Without him, she would probably never have led the SNP, far less her country.
Under him, she also learned to govern in his image, to brook no dissent and appear decisive even if she felt anything but. Could that be the reason no one spoke up and told her she must on no account meet her former boss and discuss the allegations with him?
One senior party source said: ‘If you operate on a Stalinist basis, you don’t get the kind of discussion and internal debate that leads to wise policies – and here we are. We’re in a mess and a lot of that mess is traced back to how things have been run.
‘We’ve been in this position for a long time, almost from the moment Alex became leader and right through Nicola’s period in office as well.’
In short, then, the Salmond crisis brings into sharp focus issues which have bubbled away in the party for years – in fact, ever since that meal in the Champany Inn.
There is the former leader, more loved than the current one, even as he faces sexual harassment allegations, yet too vain, too fond of showbusiness and too ready for full-throated attack even if it is to the detriment of the independence movement.
There is the current leader, too much in Mr Salmond’s debt and too immersed in his counter-productive dictatorial leadership style.
There are special advisers too cowed to insist their advice is heeded or kept out of the loop.

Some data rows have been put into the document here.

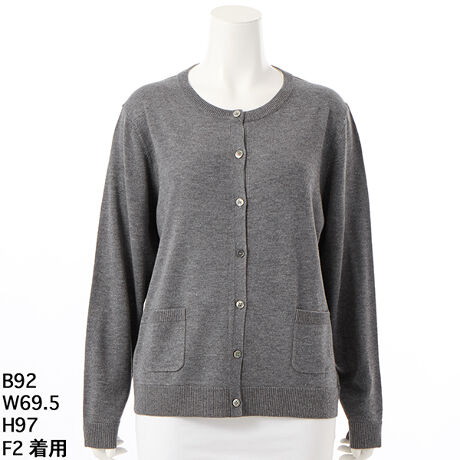 [^:3254803]VvŃNVJA킹₷jbgJ[fBK܂Bjbĝ΂芴Ȃт̎Ȃ̂ŁAꂩ̋GߏɉHDƂāA܂~̃R[gCɂ֗ȃJ[fBKłBt߂ăWPbgɁAtJƏc̃gbhȃC|CgɁBt𐔌͂߂āAWPbgCNɒȂ̂IVłBN͉p̃`FbÑ{gX킹Ēp̂yR[fBlCgȂ̂ŁA`WĂ݂ĂB@AlbgɓĎ􂢂Ő􂦂ĕByȂAdȂȂfފZNgBVvȂ̂ŃItBXJWAAʋΑΉƂĂĂ܂Bs[XXJ[gȂǂƍ킹ĂĂ΂ȒłBpX^bt@݂ꂢ@PTT@eTCYp傫TCY@N[v@AfBRR[cocolare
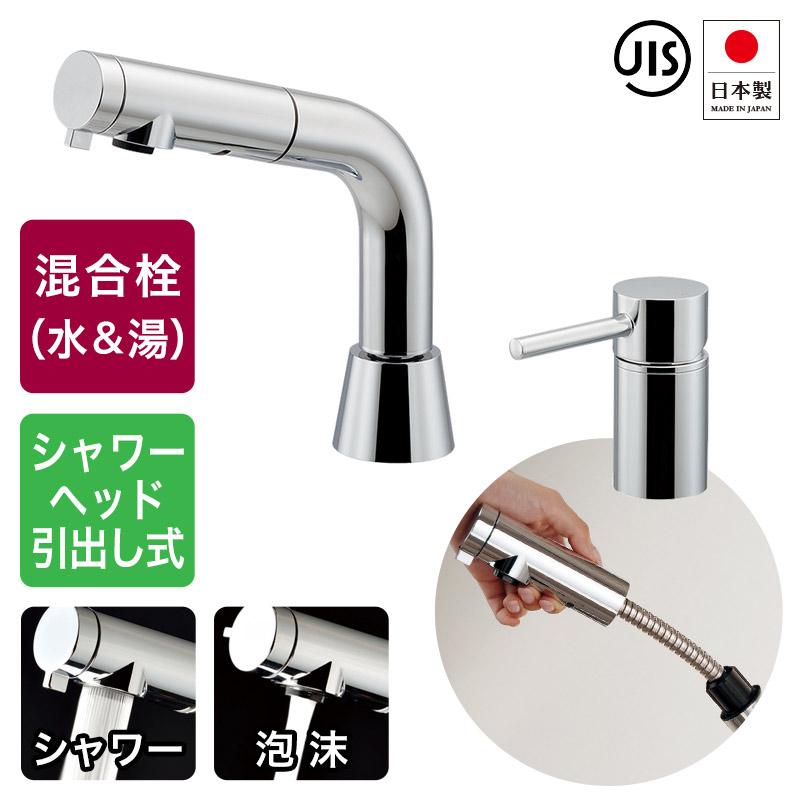 引き出し式　蛇口　混合水栓　シングルレバー　FS1266　新品　在庫あり 引出し 蛇口 混合水栓 台付シングルレバー 混合栓 おしゃれ クロム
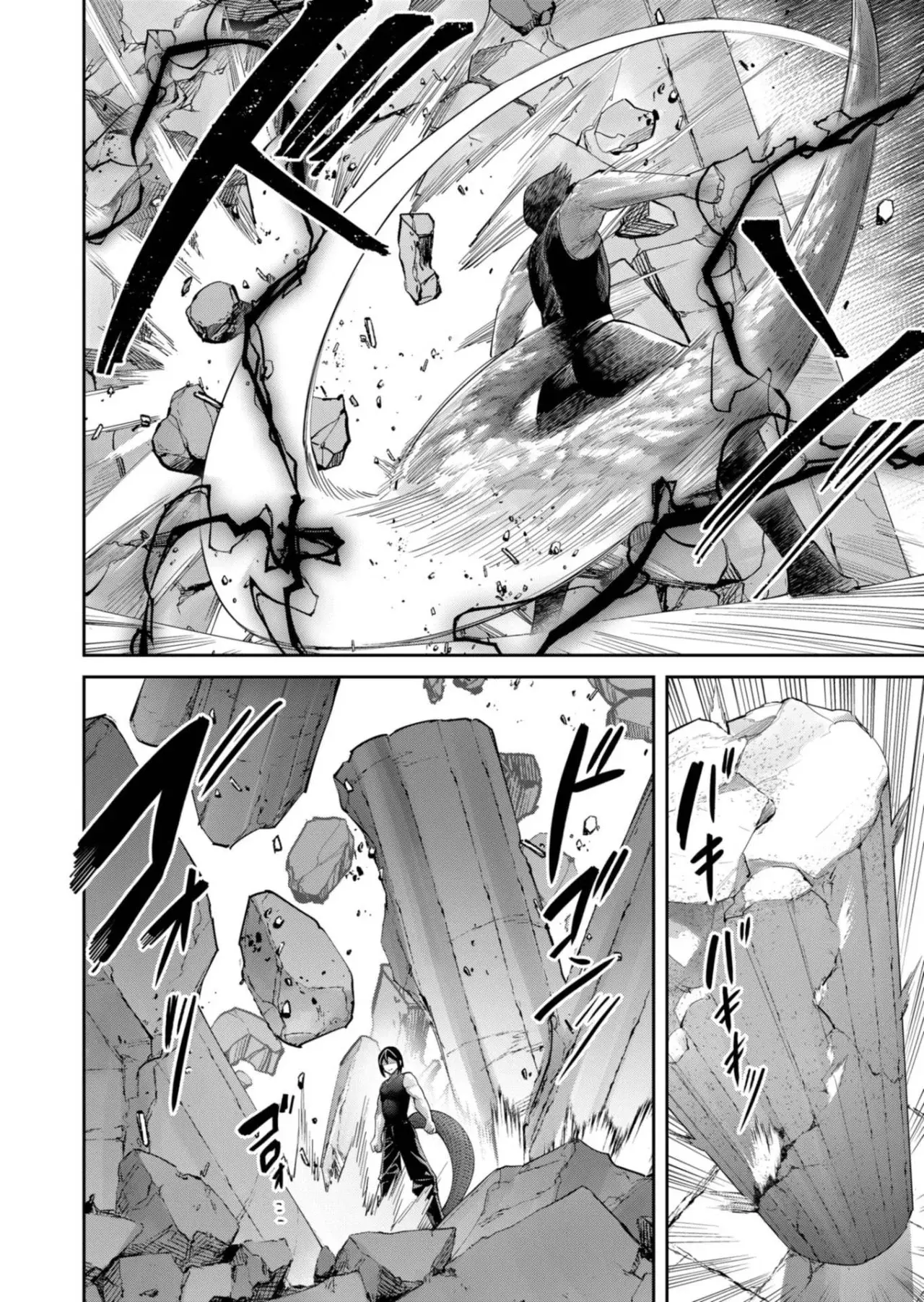 Kichiku Eiyuu Capítulo 91 - Page 3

Among the party’s lower echelons, kneejerk conspiracy theorists who, having known nothing about the sexual harassment claims until now, assume it must be some Establishment plot.
‘I stand with Alex Salmond’ against the ‘British Establishment’ was one ludicrous message retweeted by Nationalist MP Angus MacNeil this week, as claims circulated that Scottish Government permanent secretary Leslie Evans’ husband was former head of MI5 Lord Jonathan Evans. In fact, her husband is SNP supporter Derek McVay, a former punk musician.
It all adds up to an atmosphere of ‘utter despair’ among many in the SNP – and a sense of incredulity in the wider political community.
The pre-eminent Scottish politician of his generation is wounded – perhaps fatally – and some wonder if, in his fury, he is about to pull the roof down on everything he has built.